Vampires. Love ’em or hate ’em, they’re everywhere. And despite what the Twi-hards might tell you, there’s nothing new about the phenomenon. The truth is vampires have been a staple of literature for hundreds of years.
If you want to get all technical, you can go way back to the start of the horror genre to find the first true vampire story. During a few particularly fateful months in 1816 (AKA the Year Without a Summer), Lord Byron—weirdo extraordinaire and, er, creepy collector—invited a group of artistic friends to hang on his sprawling estate. Because what else do you do with your sprawling estate but show it off to your less wealthy pals? To pass the time, which was appropriately dark and stormy thanks to the summer’s oddball weather, the group told scary stories. It was during this time that none other than Ms. Mary Shelley created a little story called Frankenstein. Meanwhile, another guest named John William Polidori contributed the lesser known but still landmark tale, “The Vampyre.” And thus horror as we know it was born. Take-home message: the next time there’s bad weather on your vacation, take a note from the Byron Brigade, and invent a whole new genre. Easy as that.

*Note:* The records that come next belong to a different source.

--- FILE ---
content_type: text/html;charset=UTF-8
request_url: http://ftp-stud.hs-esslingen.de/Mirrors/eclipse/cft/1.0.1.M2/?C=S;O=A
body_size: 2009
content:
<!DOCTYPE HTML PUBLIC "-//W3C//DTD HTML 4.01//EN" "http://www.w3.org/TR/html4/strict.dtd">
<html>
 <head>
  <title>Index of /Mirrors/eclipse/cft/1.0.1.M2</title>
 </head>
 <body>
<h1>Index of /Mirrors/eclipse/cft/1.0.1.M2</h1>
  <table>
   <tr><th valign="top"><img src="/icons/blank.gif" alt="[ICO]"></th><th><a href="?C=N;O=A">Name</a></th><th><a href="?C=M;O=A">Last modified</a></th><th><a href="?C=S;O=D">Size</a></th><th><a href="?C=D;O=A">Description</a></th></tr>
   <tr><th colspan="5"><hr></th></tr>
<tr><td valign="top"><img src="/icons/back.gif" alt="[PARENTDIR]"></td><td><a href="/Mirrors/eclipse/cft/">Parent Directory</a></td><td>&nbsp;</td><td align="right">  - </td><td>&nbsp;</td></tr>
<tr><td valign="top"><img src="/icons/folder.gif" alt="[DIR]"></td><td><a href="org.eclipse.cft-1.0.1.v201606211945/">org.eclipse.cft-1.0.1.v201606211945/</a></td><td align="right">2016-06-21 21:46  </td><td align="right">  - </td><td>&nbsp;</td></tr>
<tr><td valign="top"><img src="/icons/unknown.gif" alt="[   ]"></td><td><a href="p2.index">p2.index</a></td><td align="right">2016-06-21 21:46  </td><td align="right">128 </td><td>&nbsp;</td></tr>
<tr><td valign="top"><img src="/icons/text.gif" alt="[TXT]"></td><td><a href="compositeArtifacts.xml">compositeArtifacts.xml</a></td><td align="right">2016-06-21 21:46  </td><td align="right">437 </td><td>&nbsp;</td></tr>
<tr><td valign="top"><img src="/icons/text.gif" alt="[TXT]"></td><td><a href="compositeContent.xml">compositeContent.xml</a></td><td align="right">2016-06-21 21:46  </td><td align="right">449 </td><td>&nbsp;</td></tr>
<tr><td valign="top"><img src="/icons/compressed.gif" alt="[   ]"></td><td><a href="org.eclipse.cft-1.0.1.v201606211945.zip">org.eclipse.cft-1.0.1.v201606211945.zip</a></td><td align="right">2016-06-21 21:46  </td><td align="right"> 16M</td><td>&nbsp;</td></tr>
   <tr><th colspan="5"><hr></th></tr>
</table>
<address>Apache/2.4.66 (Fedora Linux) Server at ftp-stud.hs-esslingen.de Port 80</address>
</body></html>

Okay, so besides giving you a horror history lesson, what do vampires have to do with today’s blog? Well, for all their ubiquity, those beloved bloodsuckers are a blast to write about. And this little writer is not immune to their charms.
Earlier this month, the latest issue of After the Pause featured my vampire story, “Relationship Status.” It’s a lighthearted romp about a man debating how to deal with his divorce from his vampire wife. Spoiler alert: social media isn’t kind to him.
But “Relationship Status” wasn’t my first foray into the undead. That distinction belongs to “Of Blood and Men,” my Dust Bowl yarn that debuted in Mystery and Horror, LLC’s History and Horror, Oh My! last fall. And as you can guess from the title (and the nearby image which references its namesake’s original cover), this is an ode to the Joads. Yes, I just made a Steinbeck joke. A really corny one too. It’s my blog, and I can pun if I want to.
Besides the vampire angle, “Relationship Status” and “Of Blood and Men” are complete opposites. The former’s the closest I’ve come to romantic comedy; the latter’s a somber meditation on isolation and otherness. “Relationship Status” is firmly rooted in the real world if only the real world boasted exes with pointy teeth and fake Transylvania accents. Though it pays homage to real-life places and times—Oklahoma in the 1930s—“Of Blood and Men” posits an existence that’s dire for the living but ideal for the dead. From a writer’s (and reader’s) perspective, that’s the great thing about vampires: they’re completely malleable. Sunlight and garlic notwithstanding, no two vampires have to be alike.
Some say the sanguine trope is overdone and old. In fact, like epistolary horror, there are many publishers that shun the creatures of the night altogether. Send them a vampire story and earn an automatic rejection. That’s their opinion, and it’s absolutely as valid as mine (probably more valid if you’re a writer submitting to the big, scary publishing world). But what I’d like to add to the conversation is that anything can be reimagined. My two stories are neither the first nor the last to use the vampire myth to examine the human condition, and that’s what makes the Draculas and Angels and Count Orloks so enduring (and let’s face it, endearing too). In all their debonair youth and bottomless charms, vampires capture readers’ fascination unlike almost any other horror monster. Thus, it’s probably fitting that Polidori’s bloodsucker in “The Vampyre” was based on his host, Lord Byron. Nothing like a man once dubbed “mad, bad, and dangerous to know” to launch a genre legend.